(Questions about scene geometry)
»»
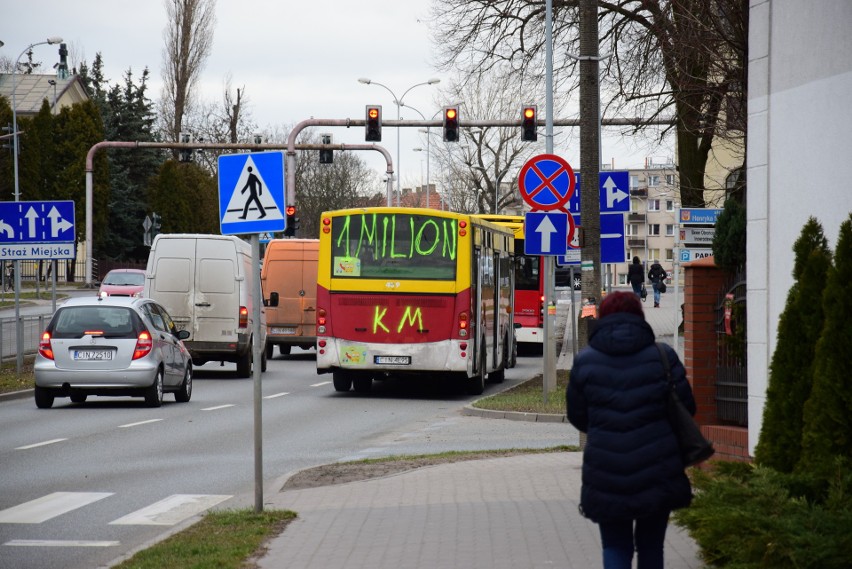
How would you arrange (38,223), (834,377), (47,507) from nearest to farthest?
1. (834,377)
2. (47,507)
3. (38,223)

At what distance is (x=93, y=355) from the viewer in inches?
827

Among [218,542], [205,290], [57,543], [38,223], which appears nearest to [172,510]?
[57,543]

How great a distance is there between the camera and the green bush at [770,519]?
628 centimetres

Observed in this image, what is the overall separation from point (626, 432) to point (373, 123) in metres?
30.0

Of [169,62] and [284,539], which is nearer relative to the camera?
[284,539]

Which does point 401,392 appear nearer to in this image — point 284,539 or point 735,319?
point 735,319

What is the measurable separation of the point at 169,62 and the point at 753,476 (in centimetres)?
7592

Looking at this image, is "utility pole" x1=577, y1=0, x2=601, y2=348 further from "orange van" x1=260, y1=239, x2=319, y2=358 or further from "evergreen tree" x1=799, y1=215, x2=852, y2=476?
"orange van" x1=260, y1=239, x2=319, y2=358

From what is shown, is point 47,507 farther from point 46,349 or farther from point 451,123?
point 451,123

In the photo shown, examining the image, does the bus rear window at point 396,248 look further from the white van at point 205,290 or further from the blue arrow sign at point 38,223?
the blue arrow sign at point 38,223

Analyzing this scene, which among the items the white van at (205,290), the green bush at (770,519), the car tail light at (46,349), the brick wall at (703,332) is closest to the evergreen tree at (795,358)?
the green bush at (770,519)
««
Short exercise
Throughout the data above, swap "white van" for "silver van" and leave everything else unchanged. Omit the pictures from your answer.

Finished task
How would you arrange (38,223), (834,377), (47,507) from nearest to farthest?
1. (834,377)
2. (47,507)
3. (38,223)

At what distance is (x=93, y=355) from the viewer in inches?
827

Among [218,542], [205,290], [57,543], [38,223], which appears nearest to [172,510]?
[57,543]

How great a distance is there between the camera and the green bush at [770,519]?
628 centimetres

Observed in this image, what is the overall separation from point (626, 432) to point (373, 123) in metres?
30.0

Of [169,62] and [284,539], which is nearer relative to the camera?
[284,539]

Which does point 401,392 appear nearer to in this image — point 284,539 or point 735,319?
point 735,319

What is the measurable separation of the point at 169,62 and the point at 753,476 (in centimetres)?
7592

Looking at this image, is "utility pole" x1=577, y1=0, x2=601, y2=348 further from "orange van" x1=260, y1=239, x2=319, y2=358 or further from "evergreen tree" x1=799, y1=215, x2=852, y2=476?
"orange van" x1=260, y1=239, x2=319, y2=358

From what is shown, is point 47,507 farther from point 46,349 or farther from point 451,123?
point 451,123

In the photo shown, examining the image, does the bus rear window at point 396,248 look further from the silver van at point 205,290 or further from the blue arrow sign at point 38,223?
the blue arrow sign at point 38,223

Analyzing this scene, which among the items the silver van at (205,290), the green bush at (770,519), the car tail light at (46,349), the brick wall at (703,332) is closest to the evergreen tree at (795,358)?
the green bush at (770,519)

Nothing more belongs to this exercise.